▶ [AIM OF THE TASK]: The listing below should be printed in full and exactly, apart from its images.

#### PROVIDED MATERIAL

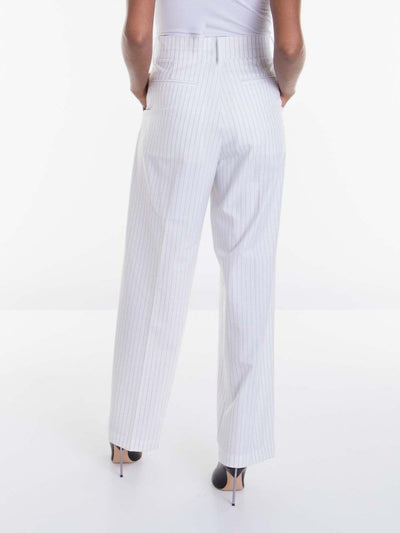 Pantaloni Casual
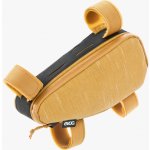 Evoc Multi Frame Pack 1 L – Zboží Dáma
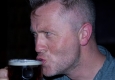 Stu Harrison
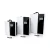 Import china manufacturer scent marketing automatic scent fragrance dispenser from China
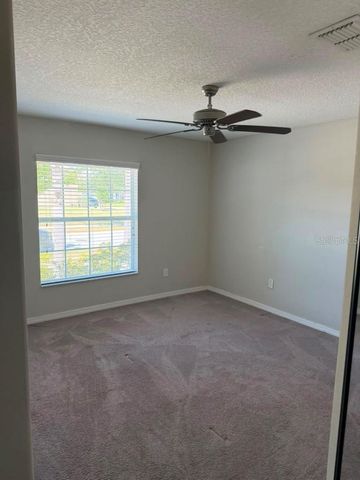 16513 MYRTLE SAND DRIVE, Wimauma, FL 33598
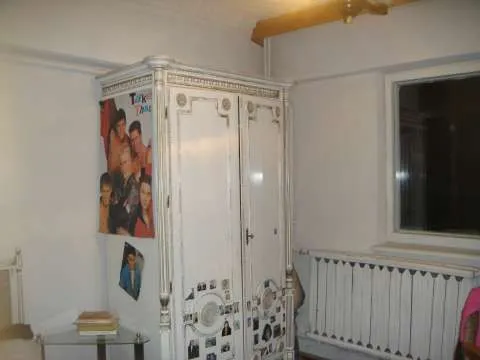 Apartament  cu 4 cam Tg Neamt - Imaginea 2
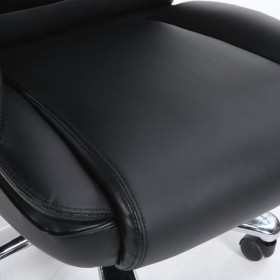 Кресло офисное BRABIX Advance EX-575 в Горняке - gornyak.katalogmebeli.com | фото 5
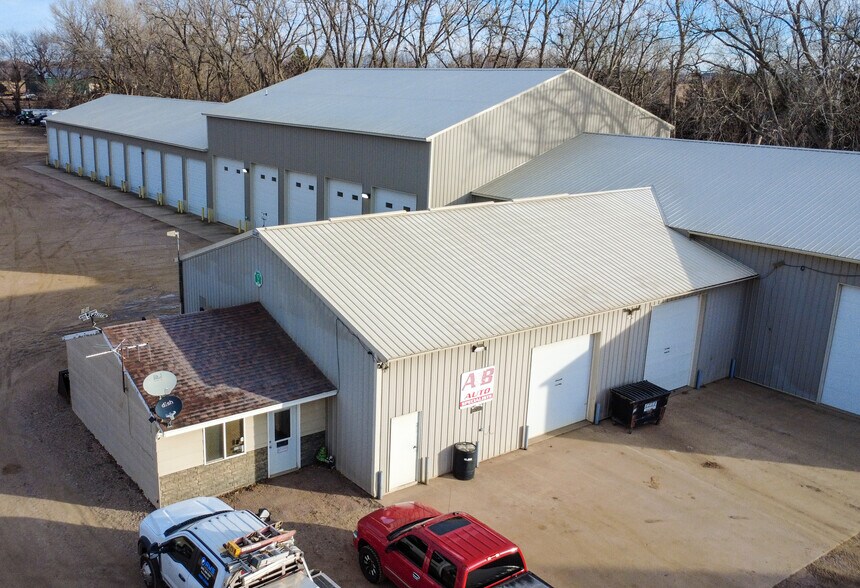 More Photos Of , Harrisburg Land For Sale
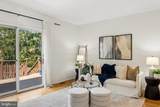 34 Cherrywood Court - Photo 7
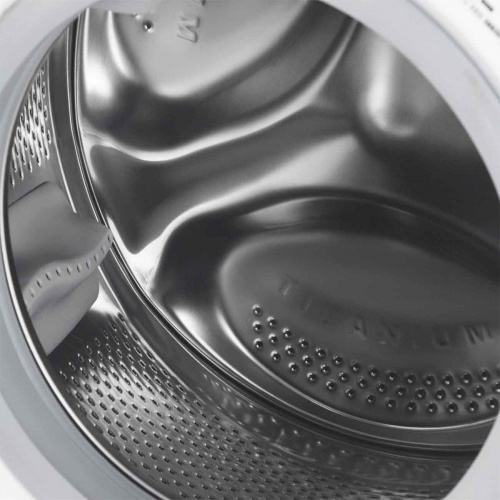Встраиваемая стиральная машина Whirlpool BI WDWG 861484 EU фото 6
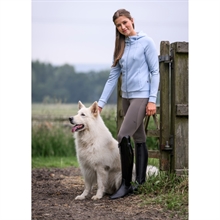 Cavallo CavalNoami sweatvest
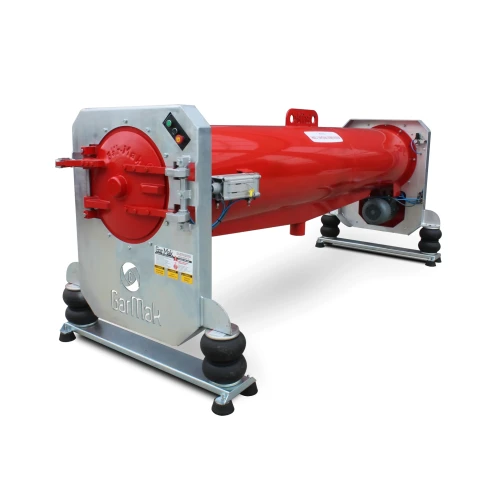 Wirówka do dywanów Comfy-Carpet-Spin-Drainer-Machine-2048x2048.webp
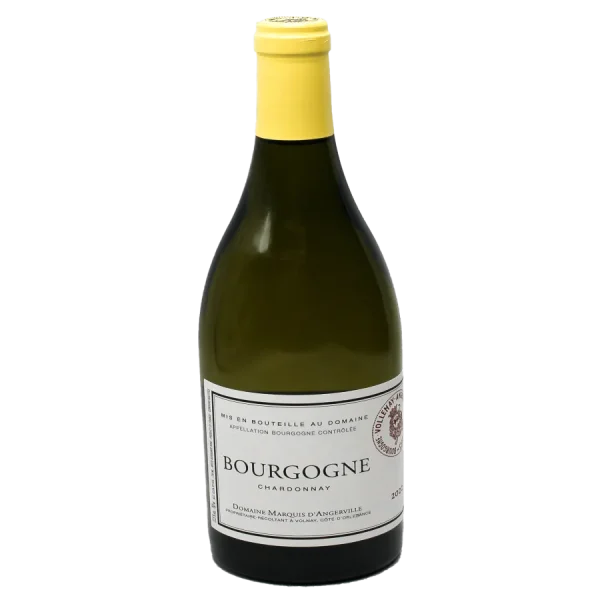 Domaine Marquis d'Angerville Burgundy Blanc Chardonnay 2022 domaine marquis dangerville bu 0 1753345409 - BOTTLEBARRN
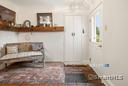 46 Dyer Avenue Canton CT 06019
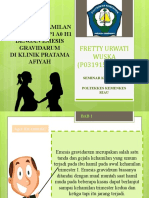 PPT NY.R (1)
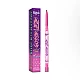 Gel olovka za usne Bratz Gossip Lipz - Quirky - 810079386666 - Rude Cosmetics Ecobeauty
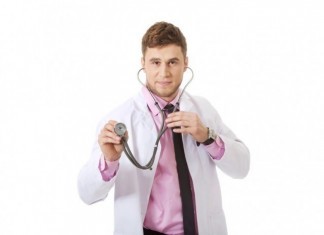 Ask a July 1st Medicine Intern doctor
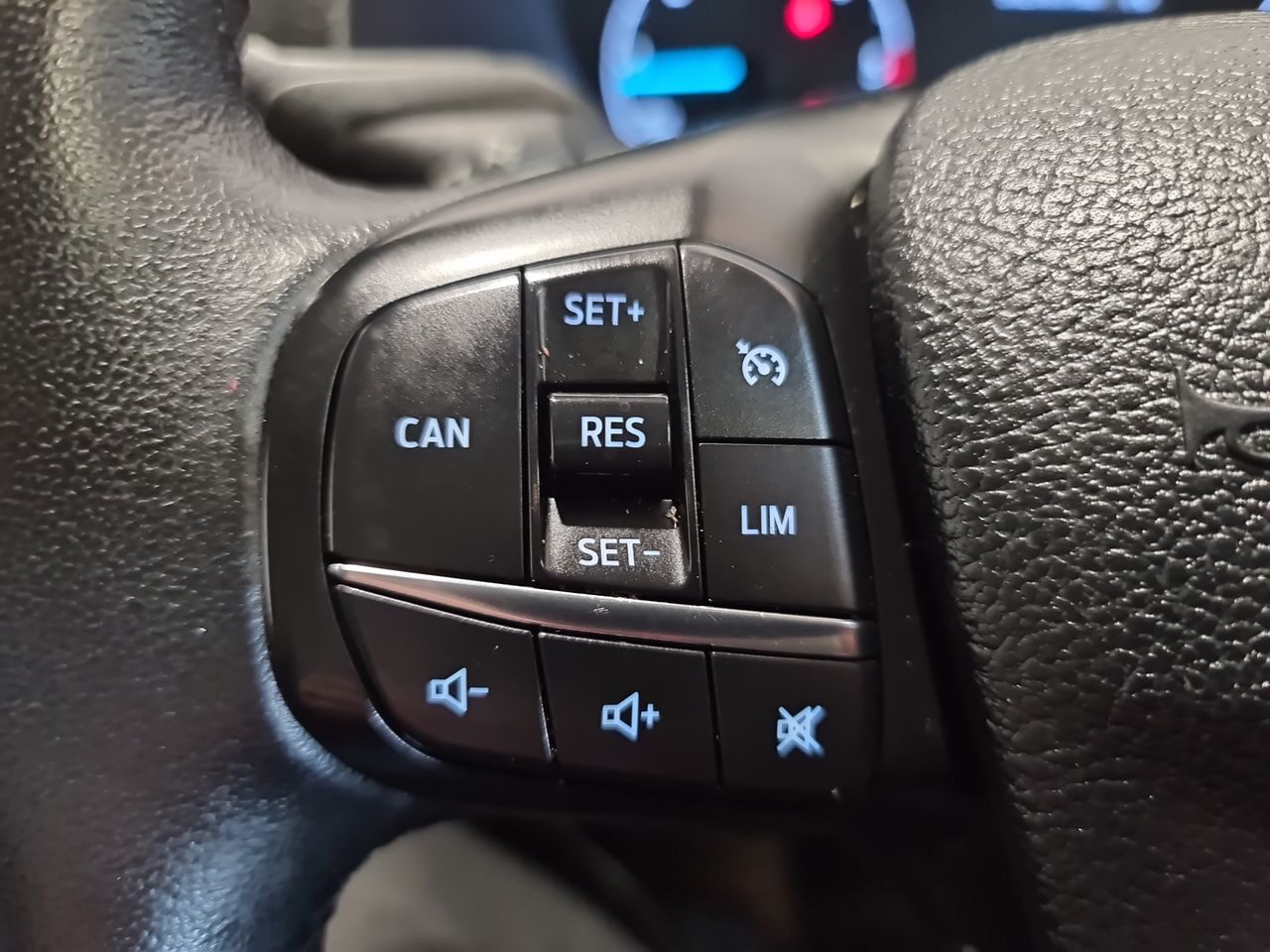 Used Ford Transit Custom 2022 for sale - 76544926: Photo 27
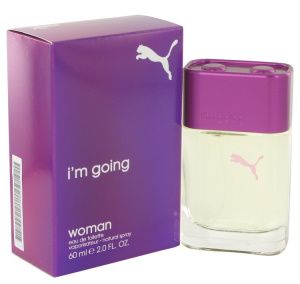 Puma I`m Going Woman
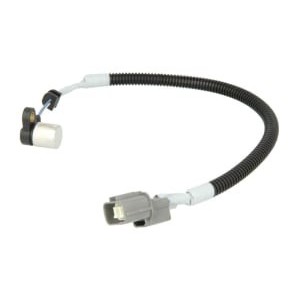 Senzor impulsuri, arbore cotit HERTH+BUSS JAKOPARTS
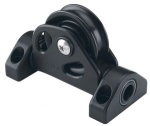 75mm Flip Flop Block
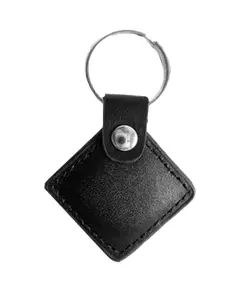 RFID KEYFOB MF Leather Брелок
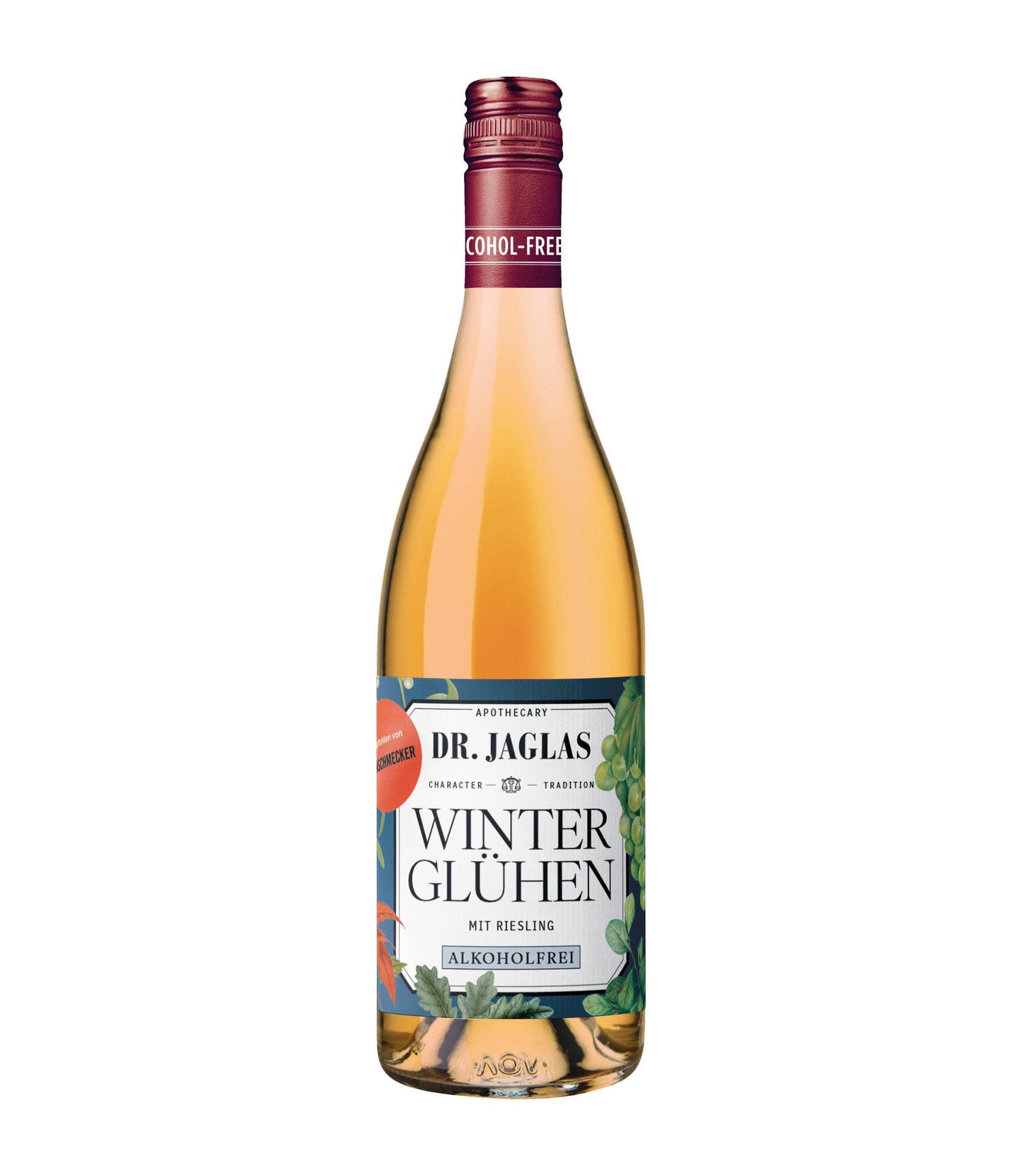 Winterglühen (Riesling)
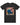 Aliens in America - 5 Years Later Short Sleeve Staple T-Shirt Apliiq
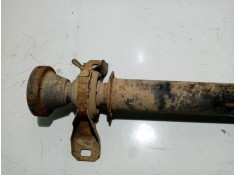 Recambio de cardan trasero para volkswagen passat berlina (3a2) 1.9 tdi referencia OEM IAM 7M3521103B   2
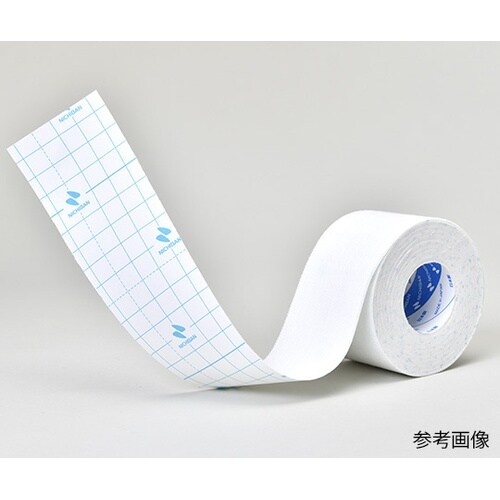 SGG12 スキナゲートガチット24巻入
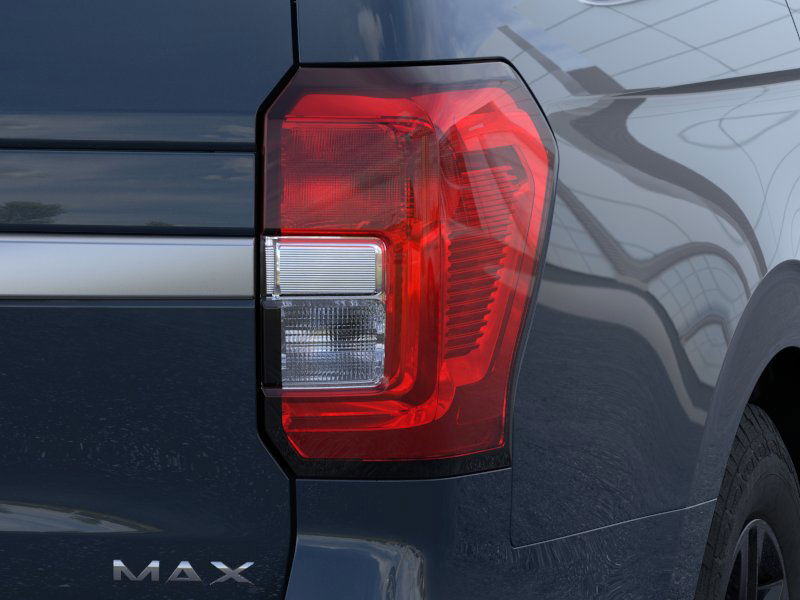 new 2024 Ford Expedition Max car, priced at $72,335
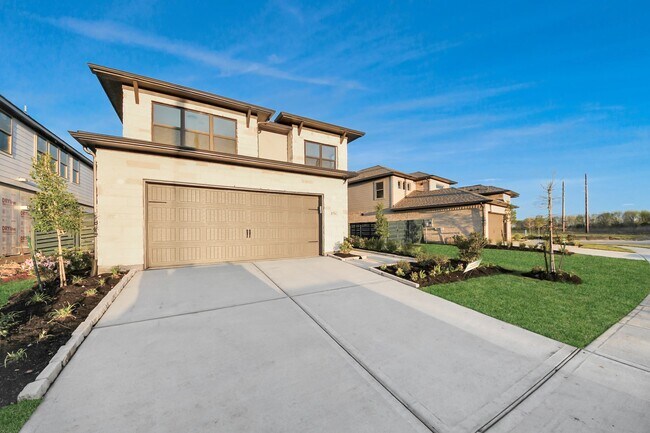 Photo - 10706 Ursa St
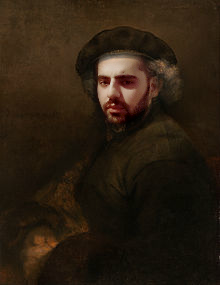 Rembrandt_alika.png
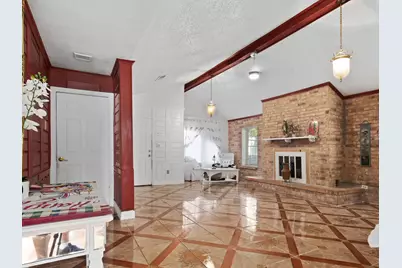 305 W Thomas Avenue, Pasadena, TX 77506 - Photo 8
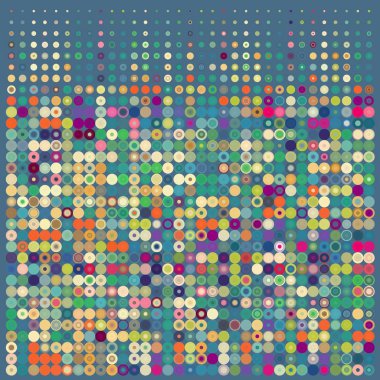 Soyut sanat dokusu. Renkli doku. Modern sanat eserleri. Renkli görüntü. Modern sanat. Çağdaş sanat. 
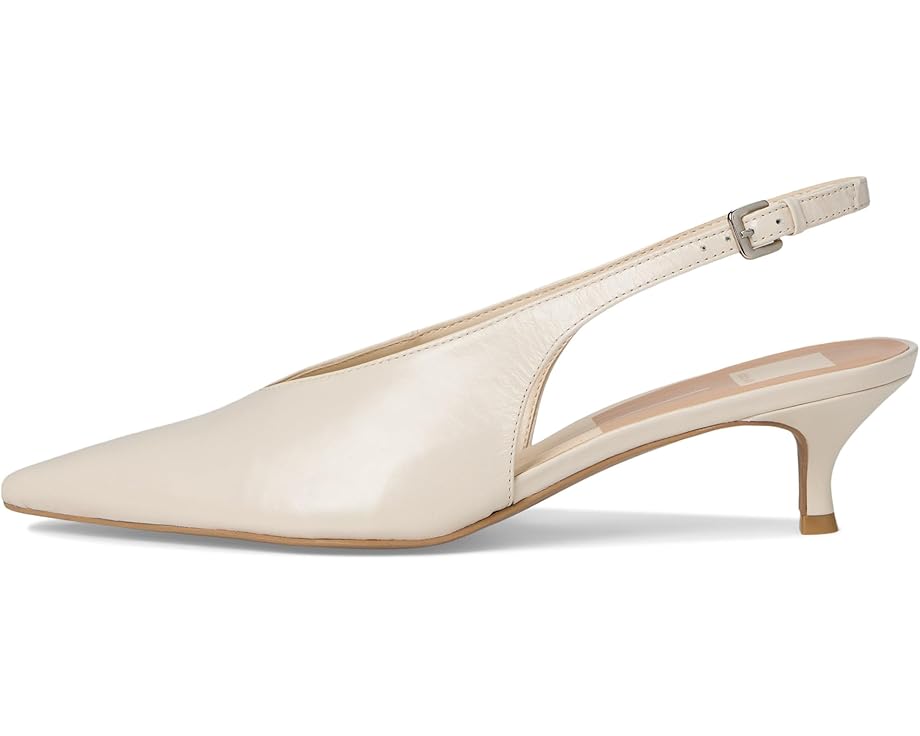 6pm Dolce Vita Alenna Women's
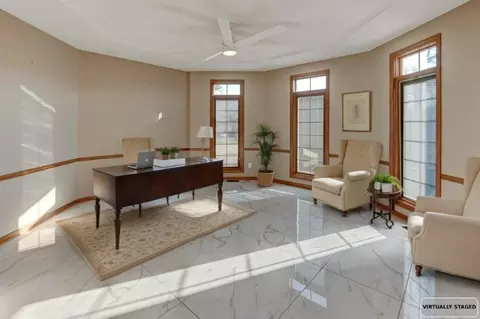 Other - 19610 E Bundschu Rd, Independence, MO 64056 photo 8 of 11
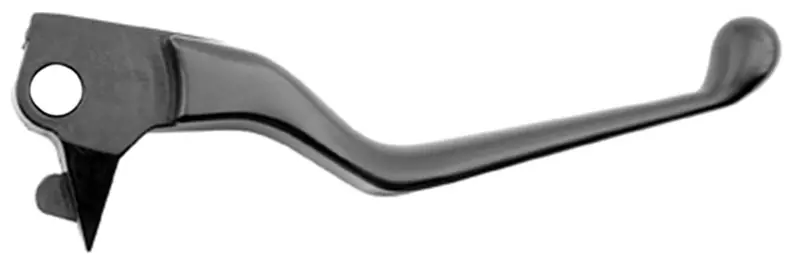 Weekendaanbieding 2TORQ - BRAKE LEVER HD 46946-06A - Hand Controls - Kwaliteit en Betrouwbaarheid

########

▶ [YOUR SOLUTION]:
 Pantaloni Casual
 Evoc Multi Frame Pack 1 L – Zboží Dáma
 Stu Harrison
 Import china manufacturer scent marketing automatic scent fragrance dispenser from China
 16513 MYRTLE SAND DRIVE, Wimauma, FL 33598
 Apartament  cu 4 cam Tg Neamt - Imaginea 2
 Кресло офисное BRABIX Advance EX-575 в Горняке - gornyak.katalogmebeli.com | фото 5
 More Photos Of , Harrisburg Land For Sale
 34 Cherrywood Court - Photo 7
Встраиваемая стиральная машина Whirlpool BI WDWG 861484 EU фото 6
 Cavallo CavalNoami sweatvest
 Wirówka do dywanów Comfy-Carpet-Spin-Drainer-Machine-2048x2048.webp
 Domaine Marquis d'Angerville Burgundy Blanc Chardonnay 2022 domaine marquis dangerville bu 0 1753345409 - BOTTLEBARRN
 46 Dyer Avenue Canton CT 06019
 PPT NY.R (1)
 Gel olovka za usne Bratz Gossip Lipz - Quirky - 810079386666 - Rude Cosmetics Ecobeauty
 Ask a July 1st Medicine Intern doctor
 Used Ford Transit Custom 2022 for sale - 76544926: Photo 27
 Puma I`m Going Woman
 Senzor impulsuri, arbore cotit HERTH+BUSS JAKOPARTS
 75mm Flip Flop Block
 RFID KEYFOB MF Leather Брелок
 Winterglühen (Riesling)
 Aliens in America - 5 Years Later Short Sleeve Staple T-Shirt Apliiq
 Recambio de cardan trasero para volkswagen passat berlina (3a2) 1.9 tdi referencia OEM IAM 7M3521103B   2
 SGG12 スキナゲートガチット24巻入
 new 2024 Ford Expedition Max car, priced at $72,335
 Photo - 10706 Ursa St
 Rembrandt_alika.png
 305 W Thomas Avenue, Pasadena, TX 77506 - Photo 8
 Soyut sanat dokusu. Renkli doku. Modern sanat eserleri. Renkli görüntü. Modern sanat. Çağdaş sanat. 
 6pm Dolce Vita Alenna Women's
 Other - 19610 E Bundschu Rd, Independence, MO 64056 photo 8 of 11
 Weekendaanbieding 2TORQ - BRAKE LEVER HD 46946-06A - Hand Controls - Kwaliteit en Betrouwbaarheid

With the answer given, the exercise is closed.